No Bill Dance and only five lure stands......that show was a bust. Think Ill save my money for now on and make a trip to the bass pro shop!!!!!


----------



## Perch (Apr 5, 2004)

Yeah, Unfortunately the show has sucked for quite a few years now, I quit going about 5 years back as there wasn't much to see or buy unless you want a boat.

even the travel and fish trip vendors stay the same............... BORING.

Why take a chance of getting panhandled or even worse- shot in one of the daily bang-em ups downtown to see a worn out show.........sad but true. LOL


----------



## xmatthewx (Jul 29, 2007)

anglerette said:


> No Bill Dance and only five lure stands......that show was a bust. Think Ill save my money for now on and make a trip to the bass pro shop!!!!!

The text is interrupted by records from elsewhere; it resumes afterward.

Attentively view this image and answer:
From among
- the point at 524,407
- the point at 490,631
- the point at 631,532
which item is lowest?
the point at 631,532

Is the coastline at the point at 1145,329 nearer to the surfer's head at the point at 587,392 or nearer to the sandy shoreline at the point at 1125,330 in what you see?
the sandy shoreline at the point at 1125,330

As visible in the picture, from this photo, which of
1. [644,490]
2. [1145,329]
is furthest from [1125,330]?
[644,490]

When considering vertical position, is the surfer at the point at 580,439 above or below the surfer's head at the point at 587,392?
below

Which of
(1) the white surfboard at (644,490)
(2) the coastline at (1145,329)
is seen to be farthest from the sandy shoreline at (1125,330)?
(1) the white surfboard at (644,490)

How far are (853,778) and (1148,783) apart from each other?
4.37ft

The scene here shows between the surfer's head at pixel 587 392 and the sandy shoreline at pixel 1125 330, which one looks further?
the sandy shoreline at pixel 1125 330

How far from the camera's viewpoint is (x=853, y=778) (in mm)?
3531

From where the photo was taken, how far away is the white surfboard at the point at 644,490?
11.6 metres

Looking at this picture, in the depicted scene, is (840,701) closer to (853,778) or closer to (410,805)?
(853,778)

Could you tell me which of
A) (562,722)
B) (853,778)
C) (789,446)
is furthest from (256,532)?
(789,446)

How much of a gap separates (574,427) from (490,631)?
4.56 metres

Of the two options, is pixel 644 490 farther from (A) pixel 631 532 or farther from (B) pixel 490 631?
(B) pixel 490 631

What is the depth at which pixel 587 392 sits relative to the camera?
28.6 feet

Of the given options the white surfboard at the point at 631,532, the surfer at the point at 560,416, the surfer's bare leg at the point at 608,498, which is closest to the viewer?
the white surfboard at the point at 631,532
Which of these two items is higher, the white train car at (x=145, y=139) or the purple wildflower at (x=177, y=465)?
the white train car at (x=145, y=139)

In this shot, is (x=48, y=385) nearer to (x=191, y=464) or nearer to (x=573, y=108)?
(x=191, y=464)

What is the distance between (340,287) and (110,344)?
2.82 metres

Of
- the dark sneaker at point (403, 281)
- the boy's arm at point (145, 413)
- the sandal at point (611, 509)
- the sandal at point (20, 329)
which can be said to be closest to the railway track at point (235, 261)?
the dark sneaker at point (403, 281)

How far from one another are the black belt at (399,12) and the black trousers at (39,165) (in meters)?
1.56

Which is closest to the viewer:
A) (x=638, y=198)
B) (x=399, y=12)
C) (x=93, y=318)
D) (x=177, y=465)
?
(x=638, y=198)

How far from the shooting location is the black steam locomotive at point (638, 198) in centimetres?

bill dance wasn't there? i'm not surprised.


----------



## Topwater Tony (Sep 30, 2009)

The Boats, Pens, and Candy Show


----------



## Mason52 (Aug 21, 2009)

I went to that show about 15 plus years ago and it was a bust then. A few guides trying to sign people up, almost no tackle at all but, lots of big plastic boats..........I haven't been back


----------



## FSHNERIE (Mar 5, 2005)

FSHNERIE said:


> Just got back...Don't waste your time or money


What can I say......


----------



## Bluegillin' (Jan 28, 2009)

Sounds like the Cinci show is not good. What shows have people gone to that were good? I went to one in Detroit 2 Sundays ago, and it wasn't bad. There were a decent number of tackle vendors there. I am always looking for good shows even if it means a long drive. I am intersted in any good ones that people have attended.


----------



## SMBHooker (Jan 3, 2008)

Bluegillin' said:


> What shows have people gone to that were good? I am intersted in any good ones that people have attended.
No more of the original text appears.